Here’s the problem: Sarah and my entire family were working under the impression that I’d plan her entire wedding, mind you I’m not a wedding planner by trade nor do I enjoy planning events. I know I’ve been the rock for my family and dependable, but I’ve been pretty malleable as of late. I invited her to consider hiring a wedding planner as she had no intentions of planning her own wedding. I thought we compromised with her hiring one, and I’d work with them alongside her mom in my city to get all the face to face elements done to save her trips. For context as to why I recommended a wedding planner, at the time she didn’t have a vision, number of guests, ceremony and location (church, banquet halls, lakeside, go to court, etc.).

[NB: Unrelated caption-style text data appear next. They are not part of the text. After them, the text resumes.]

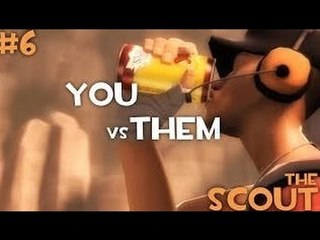 TF2 動畫- 當你遇見 [他們]【SCOUT篇】(中文字幕)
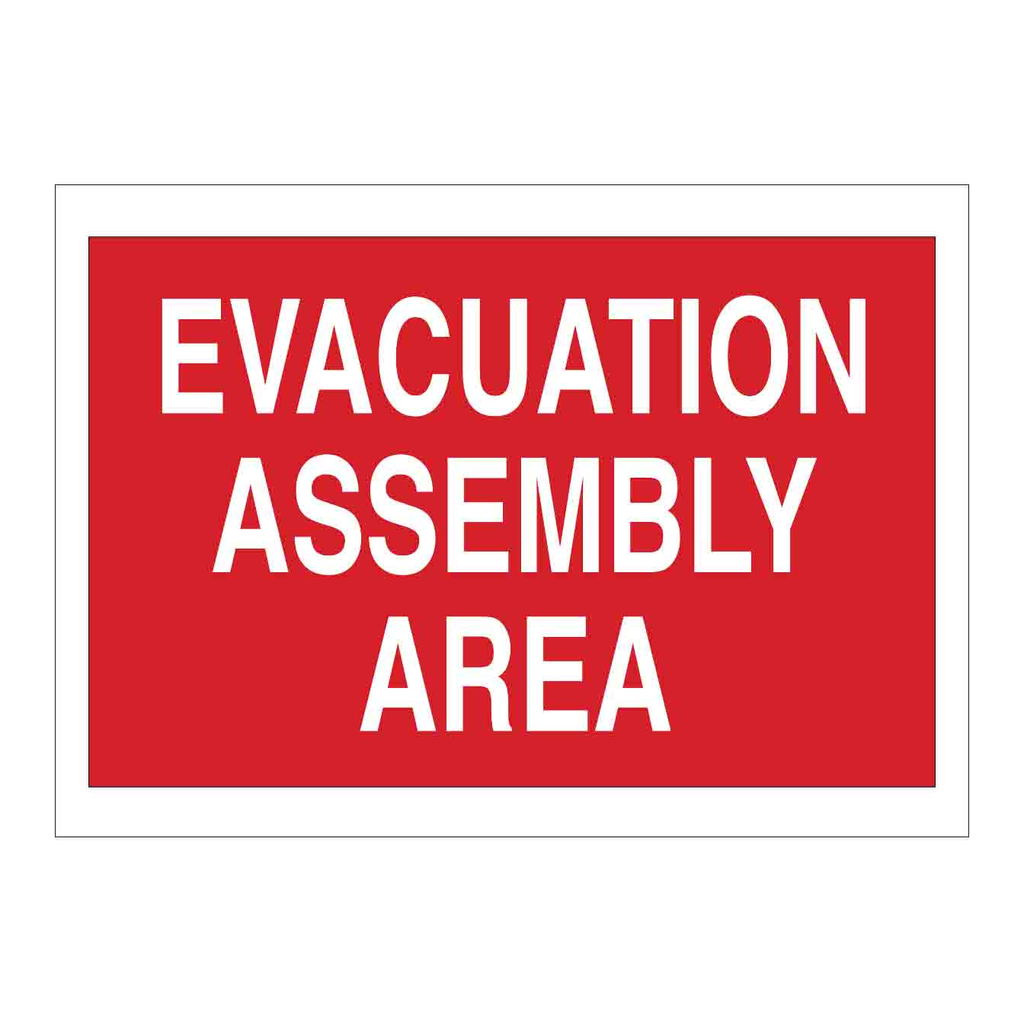 Brady Evacuation Assembly Area Sign
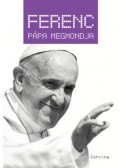 Király Levente,Ferenc pápa - Ferenc pápa megmondja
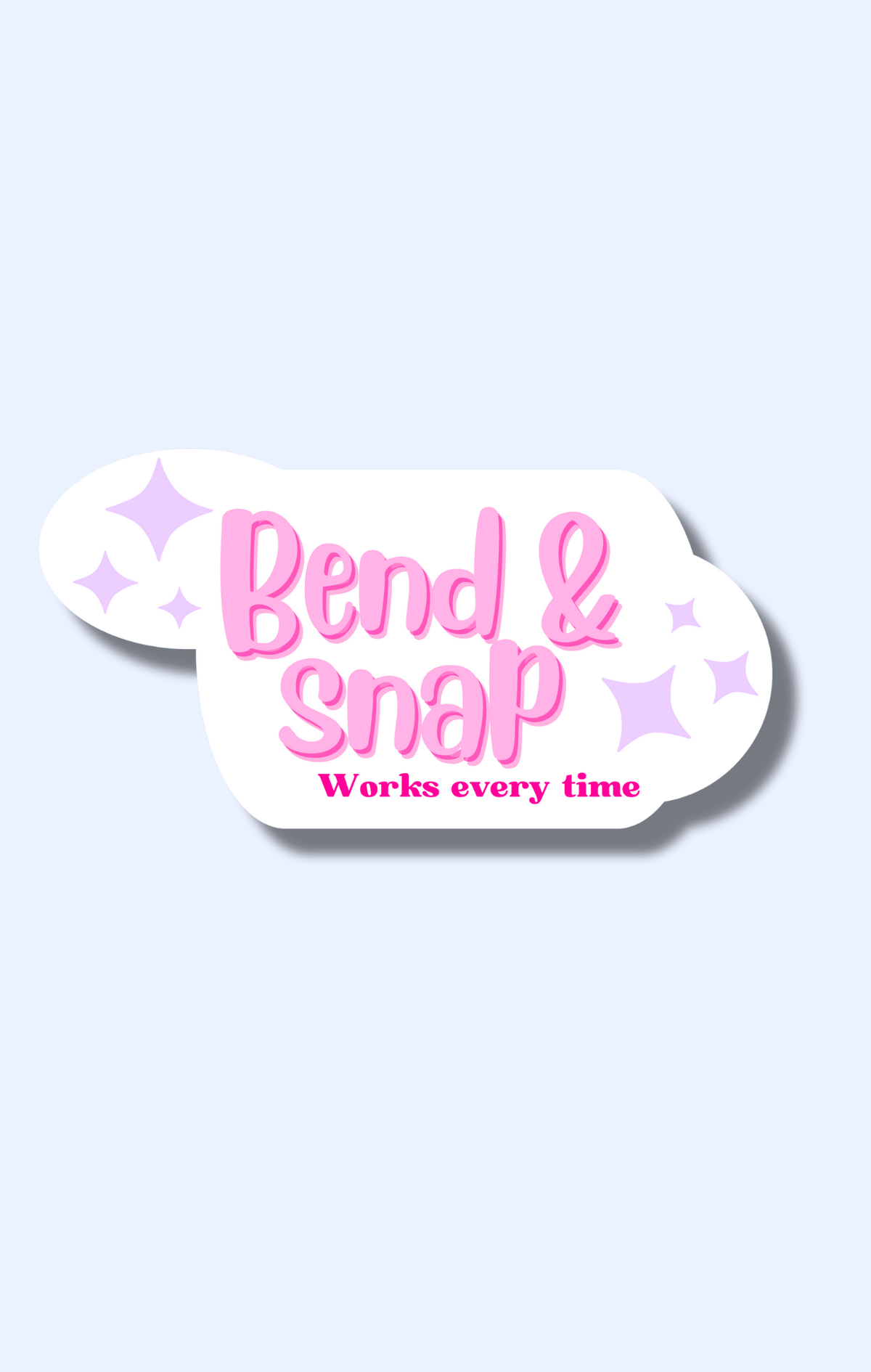 Bend & Snap Sticker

We are now 6 months away from her selected wedding date. There’s no wedding planner and no location. I decided to confirm if there even will be a wedding. She replied with she believes I can plan the wedding and if we’re falling behind that’s because I’m letting it happen, since she’s not versed in the timelines of planning a wedding. I explained to her every time we talk it’s an endless cycle of “I don’t know,” and I’m being forced to take a test where I’m being punished for my knowledge of wedding dress lead times and securing a post-pandemic wedding venue (I’ve watched Say Yes to the Dress and been a bridesmaid five different times). I’m balancing being assertive and showing some compassion, but in terms of where I’m at in my life, I’ve started to set boundaries for the sake of my health and mental wellbeing.
She decided to add new bridesmaids to the mix, and I’m being texted by them one by one about gifts and wedding venue options and dress designs. I’ve been replying to each of them saying let’s talk to Sarah. I’m exhausted and don’t want to plan the entire wedding. But I also don’t want to burn bridges. Any tips on how so I can make it all stop?